(Records from a collection)
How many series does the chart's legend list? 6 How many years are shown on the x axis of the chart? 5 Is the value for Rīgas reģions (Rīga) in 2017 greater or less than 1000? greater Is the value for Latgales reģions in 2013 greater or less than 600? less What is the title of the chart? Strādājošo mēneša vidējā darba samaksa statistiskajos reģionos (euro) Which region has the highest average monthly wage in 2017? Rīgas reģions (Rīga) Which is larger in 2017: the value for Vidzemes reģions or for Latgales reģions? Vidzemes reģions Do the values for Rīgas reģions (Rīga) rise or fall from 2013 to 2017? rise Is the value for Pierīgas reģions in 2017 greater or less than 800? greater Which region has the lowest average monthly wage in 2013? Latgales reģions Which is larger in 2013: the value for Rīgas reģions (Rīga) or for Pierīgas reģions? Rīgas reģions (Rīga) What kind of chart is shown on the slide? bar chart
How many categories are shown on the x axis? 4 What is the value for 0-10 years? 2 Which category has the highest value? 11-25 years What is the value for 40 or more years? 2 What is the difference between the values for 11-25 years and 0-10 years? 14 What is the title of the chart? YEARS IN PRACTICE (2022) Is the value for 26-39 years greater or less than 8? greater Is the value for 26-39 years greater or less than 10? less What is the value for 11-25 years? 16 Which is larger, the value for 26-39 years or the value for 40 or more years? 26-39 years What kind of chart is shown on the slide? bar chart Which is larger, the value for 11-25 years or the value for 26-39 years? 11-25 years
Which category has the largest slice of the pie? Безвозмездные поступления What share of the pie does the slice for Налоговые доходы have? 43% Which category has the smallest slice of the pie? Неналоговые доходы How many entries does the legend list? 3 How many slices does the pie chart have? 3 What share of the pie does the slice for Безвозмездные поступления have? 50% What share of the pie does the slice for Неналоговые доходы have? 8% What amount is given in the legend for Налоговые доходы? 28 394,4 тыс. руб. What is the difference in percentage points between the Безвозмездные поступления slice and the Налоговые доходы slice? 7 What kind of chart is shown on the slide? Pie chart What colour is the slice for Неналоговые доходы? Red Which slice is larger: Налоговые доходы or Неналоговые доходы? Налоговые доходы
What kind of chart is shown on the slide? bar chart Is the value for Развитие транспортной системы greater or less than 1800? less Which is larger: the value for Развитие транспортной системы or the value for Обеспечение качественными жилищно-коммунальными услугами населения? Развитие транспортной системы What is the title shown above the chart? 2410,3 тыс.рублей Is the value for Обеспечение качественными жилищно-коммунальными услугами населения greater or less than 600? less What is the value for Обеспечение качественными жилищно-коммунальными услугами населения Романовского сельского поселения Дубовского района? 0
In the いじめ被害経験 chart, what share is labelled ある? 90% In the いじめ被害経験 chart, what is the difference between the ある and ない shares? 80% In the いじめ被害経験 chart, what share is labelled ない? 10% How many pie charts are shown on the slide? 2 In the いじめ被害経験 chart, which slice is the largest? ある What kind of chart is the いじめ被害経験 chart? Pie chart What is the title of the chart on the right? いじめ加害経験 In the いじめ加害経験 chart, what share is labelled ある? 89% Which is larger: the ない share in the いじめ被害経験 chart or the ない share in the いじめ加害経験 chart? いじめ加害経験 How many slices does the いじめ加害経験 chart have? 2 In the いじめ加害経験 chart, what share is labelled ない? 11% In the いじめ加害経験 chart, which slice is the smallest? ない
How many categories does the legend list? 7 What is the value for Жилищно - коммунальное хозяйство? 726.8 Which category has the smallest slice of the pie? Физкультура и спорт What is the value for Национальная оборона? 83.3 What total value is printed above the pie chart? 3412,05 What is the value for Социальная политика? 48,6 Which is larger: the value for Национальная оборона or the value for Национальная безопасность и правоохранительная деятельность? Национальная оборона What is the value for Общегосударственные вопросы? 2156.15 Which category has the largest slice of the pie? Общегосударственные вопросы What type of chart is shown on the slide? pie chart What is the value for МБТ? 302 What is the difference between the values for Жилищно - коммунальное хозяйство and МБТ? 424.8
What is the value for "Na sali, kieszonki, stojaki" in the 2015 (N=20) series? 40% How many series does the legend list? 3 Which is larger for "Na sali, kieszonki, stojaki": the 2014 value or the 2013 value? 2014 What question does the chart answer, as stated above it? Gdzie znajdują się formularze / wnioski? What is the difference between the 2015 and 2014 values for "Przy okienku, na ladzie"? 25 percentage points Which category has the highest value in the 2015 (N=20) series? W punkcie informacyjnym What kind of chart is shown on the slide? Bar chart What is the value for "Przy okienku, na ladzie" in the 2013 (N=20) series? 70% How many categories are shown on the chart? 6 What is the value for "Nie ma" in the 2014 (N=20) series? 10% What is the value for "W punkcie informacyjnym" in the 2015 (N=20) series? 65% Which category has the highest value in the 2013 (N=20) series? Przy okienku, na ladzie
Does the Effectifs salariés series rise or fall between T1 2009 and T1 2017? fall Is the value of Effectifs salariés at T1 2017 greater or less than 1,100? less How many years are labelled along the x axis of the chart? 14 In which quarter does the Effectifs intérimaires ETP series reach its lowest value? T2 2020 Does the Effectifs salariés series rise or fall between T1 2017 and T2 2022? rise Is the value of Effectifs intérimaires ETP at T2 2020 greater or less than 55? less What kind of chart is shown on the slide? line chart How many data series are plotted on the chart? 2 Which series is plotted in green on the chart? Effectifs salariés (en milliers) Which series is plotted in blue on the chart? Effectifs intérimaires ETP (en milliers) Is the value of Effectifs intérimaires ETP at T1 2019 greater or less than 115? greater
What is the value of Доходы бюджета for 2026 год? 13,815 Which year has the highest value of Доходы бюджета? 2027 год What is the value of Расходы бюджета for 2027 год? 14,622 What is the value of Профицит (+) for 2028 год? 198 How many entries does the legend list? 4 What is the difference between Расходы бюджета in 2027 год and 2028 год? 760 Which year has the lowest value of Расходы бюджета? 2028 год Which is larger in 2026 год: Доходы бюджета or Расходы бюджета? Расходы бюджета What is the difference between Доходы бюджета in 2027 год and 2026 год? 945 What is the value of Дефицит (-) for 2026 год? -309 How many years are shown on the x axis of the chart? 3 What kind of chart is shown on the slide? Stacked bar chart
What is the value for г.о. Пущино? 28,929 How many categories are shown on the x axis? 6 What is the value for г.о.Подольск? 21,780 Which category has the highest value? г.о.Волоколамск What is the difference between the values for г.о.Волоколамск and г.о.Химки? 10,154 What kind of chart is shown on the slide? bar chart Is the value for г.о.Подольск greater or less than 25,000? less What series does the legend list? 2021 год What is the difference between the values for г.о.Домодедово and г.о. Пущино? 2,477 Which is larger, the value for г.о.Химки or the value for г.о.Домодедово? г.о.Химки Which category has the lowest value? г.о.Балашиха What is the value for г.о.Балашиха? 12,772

### Task to complete
Return all of the records verbatim, each on its own line and in its original order.

### Answer to this task
How many series does the chart's legend list? 6 How many years are shown on the x axis of the chart? 5 Is the value for Rīgas reģions (Rīga) in 2017 greater or less than 1000? greater Is the value for Latgales reģions in 2013 greater or less than 600? less What is the title of the chart? Strādājošo mēneša vidējā darba samaksa statistiskajos reģionos (euro) Which region has the highest average monthly wage in 2017? Rīgas reģions (Rīga) Which is larger in 2017: the value for Vidzemes reģions or for Latgales reģions? Vidzemes reģions Do the values for Rīgas reģions (Rīga) rise or fall from 2013 to 2017? rise Is the value for Pierīgas reģions in 2017 greater or less than 800? greater Which region has the lowest average monthly wage in 2013? Latgales reģions Which is larger in 2013: the value for Rīgas reģions (Rīga) or for Pierīgas reģions? Rīgas reģions (Rīga) What kind of chart is shown on the slide? bar chart
How many categories are shown on the x axis? 4 What is the value for 0-10 years? 2 Which category has the highest value? 11-25 years What is the value for 40 or more years? 2 What is the difference between the values for 11-25 years and 0-10 years? 14 What is the title of the chart? YEARS IN PRACTICE (2022) Is the value for 26-39 years greater or less than 8? greater Is the value for 26-39 years greater or less than 10? less What is the value for 11-25 years? 16 Which is larger, the value for 26-39 years or the value for 40 or more years? 26-39 years What kind of chart is shown on the slide? bar chart Which is larger, the value for 11-25 years or the value for 26-39 years? 11-25 years
Which category has the largest slice of the pie? Безвозмездные поступления What share of the pie does the slice for Налоговые доходы have? 43% Which category has the smallest slice of the pie? Неналоговые доходы How many entries does the legend list? 3 How many slices does the pie chart have? 3 What share of the pie does the slice for Безвозмездные поступления have? 50% What share of the pie does the slice for Неналоговые доходы have? 8% What amount is given in the legend for Налоговые доходы? 28 394,4 тыс. руб. What is the difference in percentage points between the Безвозмездные поступления slice and the Налоговые доходы slice? 7 What kind of chart is shown on the slide? Pie chart What colour is the slice for Неналоговые доходы? Red Which slice is larger: Налоговые доходы or Неналоговые доходы? Налоговые доходы
What kind of chart is shown on the slide? bar chart Is the value for Развитие транспортной системы greater or less than 1800? less Which is larger: the value for Развитие транспортной системы or the value for Обеспечение качественными жилищно-коммунальными услугами населения? Развитие транспортной системы What is the title shown above the chart? 2410,3 тыс.рублей Is the value for Обеспечение качественными жилищно-коммунальными услугами населения greater or less than 600? less What is the value for Обеспечение качественными жилищно-коммунальными услугами населения Романовского сельского поселения Дубовского района? 0
In the いじめ被害経験 chart, what share is labelled ある? 90% In the いじめ被害経験 chart, what is the difference between the ある and ない shares? 80% In the いじめ被害経験 chart, what share is labelled ない? 10% How many pie charts are shown on the slide? 2 In the いじめ被害経験 chart, which slice is the largest? ある What kind of chart is the いじめ被害経験 chart? Pie chart What is the title of the chart on the right? いじめ加害経験 In the いじめ加害経験 chart, what share is labelled ある? 89% Which is larger: the ない share in the いじめ被害経験 chart or the ない share in the いじめ加害経験 chart? いじめ加害経験 How many slices does the いじめ加害経験 chart have? 2 In the いじめ加害経験 chart, what share is labelled ない? 11% In the いじめ加害経験 chart, which slice is the smallest? ない
How many categories does the legend list? 7 What is the value for Жилищно - коммунальное хозяйство? 726.8 Which category has the smallest slice of the pie? Физкультура и спорт What is the value for Национальная оборона? 83.3 What total value is printed above the pie chart? 3412,05 What is the value for Социальная политика? 48,6 Which is larger: the value for Национальная оборона or the value for Национальная безопасность и правоохранительная деятельность? Национальная оборона What is the value for Общегосударственные вопросы? 2156.15 Which category has the largest slice of the pie? Общегосударственные вопросы What type of chart is shown on the slide? pie chart What is the value for МБТ? 302 What is the difference between the values for Жилищно - коммунальное хозяйство and МБТ? 424.8
What is the value for "Na sali, kieszonki, stojaki" in the 2015 (N=20) series? 40% How many series does the legend list? 3 Which is larger for "Na sali, kieszonki, stojaki": the 2014 value or the 2013 value? 2014 What question does the chart answer, as stated above it? Gdzie znajdują się formularze / wnioski? What is the difference between the 2015 and 2014 values for "Przy okienku, na ladzie"? 25 percentage points Which category has the highest value in the 2015 (N=20) series? W punkcie informacyjnym What kind of chart is shown on the slide? Bar chart What is the value for "Przy okienku, na ladzie" in the 2013 (N=20) series? 70% How many categories are shown on the chart? 6 What is the value for "Nie ma" in the 2014 (N=20) series? 10% What is the value for "W punkcie informacyjnym" in the 2015 (N=20) series? 65% Which category has the highest value in the 2013 (N=20) series? Przy okienku, na ladzie
Does the Effectifs salariés series rise or fall between T1 2009 and T1 2017? fall Is the value of Effectifs salariés at T1 2017 greater or less than 1,100? less How many years are labelled along the x axis of the chart? 14 In which quarter does the Effectifs intérimaires ETP series reach its lowest value? T2 2020 Does the Effectifs salariés series rise or fall between T1 2017 and T2 2022? rise Is the value of Effectifs intérimaires ETP at T2 2020 greater or less than 55? less What kind of chart is shown on the slide? line chart How many data series are plotted on the chart? 2 Which series is plotted in green on the chart? Effectifs salariés (en milliers) Which series is plotted in blue on the chart? Effectifs intérimaires ETP (en milliers) Is the value of Effectifs intérimaires ETP at T1 2019 greater or less than 115? greater
What is the value of Доходы бюджета for 2026 год? 13,815 Which year has the highest value of Доходы бюджета? 2027 год What is the value of Расходы бюджета for 2027 год? 14,622 What is the value of Профицит (+) for 2028 год? 198 How many entries does the legend list? 4 What is the difference between Расходы бюджета in 2027 год and 2028 год? 760 Which year has the lowest value of Расходы бюджета? 2028 год Which is larger in 2026 год: Доходы бюджета or Расходы бюджета? Расходы бюджета What is the difference between Доходы бюджета in 2027 год and 2026 год? 945 What is the value of Дефицит (-) for 2026 год? -309 How many years are shown on the x axis of the chart? 3 What kind of chart is shown on the slide? Stacked bar chart
What is the value for г.о. Пущино? 28,929 How many categories are shown on the x axis? 6 What is the value for г.о.Подольск? 21,780 Which category has the highest value? г.о.Волоколамск What is the difference between the values for г.о.Волоколамск and г.о.Химки? 10,154 What kind of chart is shown on the slide? bar chart Is the value for г.о.Подольск greater or less than 25,000? less What series does the legend list? 2021 год What is the difference between the values for г.о.Домодедово and г.о. Пущино? 2,477 Which is larger, the value for г.о.Химки or the value for г.о.Домодедово? г.о.Химки Which category has the lowest value? г.о.Балашиха What is the value for г.о.Балашиха? 12,772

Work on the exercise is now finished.